Das Ampel-Modell zur Prüfung von AGB

(Bild: Detlef Bochers / heise online)

Für die einen sind Begriffe wie Privatheit und Privatsphäre veraltet, ihre Definitionen vage und voller Bla-Bla und Sprachmüll. Für die anderen sind sie schlichtweg nicht mehr interessant, wie der österreichische Medientheroretiker Ramón Reichert berichtete.

In seiner Keynote zum Auftakt des zweiten Kongresstages beschäftigte sich Reichert mit der Szene der Selbstvermesser, die ihre Körperdaten veröffentlichen. Sie haben die Weitergabe von Sportdaten extrem positiv aufgeladen und definieren dies gar als neue Kultur definieren. Für Reichert zeugen die Runtastic-Communities davon, dass Arbeit und Privatleben sich zunehmend verschränken, wenn der Marsch im Treppenhaus der Firma genauso gemessen wird wie der heimische Trainingslauf. So löse sich Privatheit auf.

Doch gibt es Widerstände zu dieser Tendenz, wie dies die Workshops der Konferenz zeigten. Sehr häufig wurde der Begriff der Datensparsamkeit und der Datenvermeidung bemüht, wie er seit Mitte der 90er Jahre von den Datenschützern definiert wird. Hier setzte sich das "Forum Privatheit" klar von neuen Bemühungen ab, Menschen den Datenreichtum schmackhaft zu machen. Besonders prägnant vom Wirtschaftsministerium zum IT-Gipfel der Bundesregierung in den Leitplanken digitaler Souveränität formuliert, gab es dazu Widerspruch von den Datenschützern.

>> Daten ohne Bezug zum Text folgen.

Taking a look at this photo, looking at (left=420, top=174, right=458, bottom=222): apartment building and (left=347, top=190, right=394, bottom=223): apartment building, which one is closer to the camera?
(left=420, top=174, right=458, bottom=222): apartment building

Wolf-Dieter Lukas, Abteilungsleiter Schlüsseltechnologien BMBF, meint,Technik könne und müsse dem Datenschutz dienen.

(Bild: Detlef Borchers / heise online)

Vehement kritisierte Marit Hansen, die Leiterin des Unabhängigen Landeszentrums für Datenschutz in Schleswig Holstein (ULD) in ihrer Stellungnahme die Rede vom Datenreichtum als "unsachlichen Frontalangriff auf ein Kernprinzip des Datenschutzes". Wer Datenreichtum fordere, müsse die Risiken für die informationelle Selbstbestimmung definieren und eingrenzen.

Aus ökonomischer Sicht machte Arnold Picot auf die intransparenten Allgemeinen Geschäftsbedingungen (AGB) von Internetkonzernen aufmerksam und schlug ein einfaches Ampelsystem vor, bei dem Nutzer schnell erkennen können, ob ihre Daten an Dritte weitergegeben ("vererbt") werden. Martin Rost vom ULD stellte das Standard-Datenschutzmodell (SDM) vor, das er als neues operatives Grundrecht der Datenschützer bezeichnete.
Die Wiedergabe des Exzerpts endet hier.